Il y a quelque chose que je trouve si beau et puissant dans ces périodes de transition, dans cet entre-deux…
Ce besoin de nommer les choses
Trèfle rouge, monarde, armoise, mélilot…
Je marche et reconnais tant de plantes alliées autour de moi.
Je suis contente de les voir, je les salue. Je connais leurs noms. Ceux qu’on leur a donné.
Puis je découvre une plante que je ne connais pas. Je sors mon livre d’identification et je le trouve, son nom. Celui qu’on lui a donné.
False Dragonhead en anglais, ou Obedient plant.
Il y a un peu d’histoire dans ces noms-là, un peu d’image, d’imaginaire et de poésie.
Je voyage et je compare.
“Fausse tête de dragon”, parce que sa fleur ressemblerait à une tête de dragon, mais il y a déjà une plante qu’on appelle comme ça. Donc celle-ci sera la fausse.
Obedient plant, “plante obéissante”, car lorsqu’on bouge sa fleur, elle garde la position qu’on lui donne. Elle obéit.
Son nom français? “Physostégie de Virginie”. Il est modelé sur son nom latin, Physostegia virginiana.
Physostégie de Virginie (Physostegia virginiana) – Voyez-vous une tête de dragon?
C’est pratique de connaître les noms français, car souvent ça nous permet de retenir le nom latin. C’est utile de connaître les noms anglais, car souvent ils nous donnent des indications sur à quoi ressemble la plante, ou à quoi elle sert, quelle partie on utilise. “Gravel root”* (“racine de gravier”), on utilise la racine de cette plante pour les pierres aux reins. “Motherwort”** (“plante de maman”), la plante utile pour les mamans. “Butter-and-eggs”***, (“beurre et œufs”) la plante aux fleurs jaunes, oranges et blanches!
Ces noms qui permettent de nommer, parfois de rêver un peu, de connaître, ne nous éloignent-ils pas aussi parfois (souvent) de l’expérience du moment présent? Ne nous limitent-ils pas à une perception réductive de ce qui se trouve en face de nous?
Lorsqu’on nomme, ne perds t-on pas un peu de la magie de la découverte, de l’émerveillement?
Car quand je regarde quelque chose pour la première fois, je vois vraiment, avec mon être, avec mon cœur, avec mes yeux d’enfants ; ceux qui ne sont pas programmés, ceux qui découvrent et s’émerveillent de la vie et du vivant. Ceux qui ne jugent pas. Ceux qui ne nomment pas?

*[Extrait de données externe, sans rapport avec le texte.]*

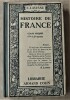 Histoire de France. Cours Moyen; 1ère et 2ème année.. Lavisse (E.).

Mais lorsque je connais est-ce que je regarde?
Est-ce que j’observe avec tous mes sens, est-ce que je vis dans le présent?
Nommer c’est passer de son cœur à sa tête en moins d’un instant. Et ça peut prendre une vie de faire la route inverse : de la tête au cœur, ce chemin le plus court, et pourtant le plus long à parcourir…
Alors comment continuer à nommer, à communiquer, à jouer avec la magie des mots, à transmettre, à partager?
Comment le faire en restant dans mon corps, dans mon cœur et dans mon être? Comment savoir quand le mental me nuit et quand il me sert?
J’apprends, je désapprends, j’observe. Je deviens cette conscience qui voit les choses s’opérer en moi. Je prends l’espace et la distance de me voir faire. Et j’accepte, sans jugement, les schémas et mécanismes avec lesquels j’ai grandi et évolué. Je les accueille avec bienveillance. Je respire lentement.
Et là dans cet espace et cette plénitude, je suis capable de nommer sans m’attacher aux mots. Ils sont présents comme sont présents mes sens. Tous ont leur place et leur importance.
Je peux nommer une plante et continuer à la voir vraiment.
* Eupatoire pourpre (Eupatorium purpureum) – Gravel root en anglais
** Agripaume (Leonurus cardiaca) – Motherwort en anglais
*** Linaire commune (Linaria vulgaris) – Butter-and-eggs en anglais
Chère Aurélie
Je ressens la même chose dans les musées où je (nous) passe beaucoup trop de temps à lire le nom de l’auteur le titre de l’œuvre et la date de sa réalisation au détriment du temps de mon regard et de l’appréciation proprement dite: je sens que cette lecture des noms me volent mon impression première! Je déguste moins et moins longtemps!
Sensations très souvent répétées. Alors l’habItude et le culte de nommer les choses parasiterait les sensations premières devant toute merveille?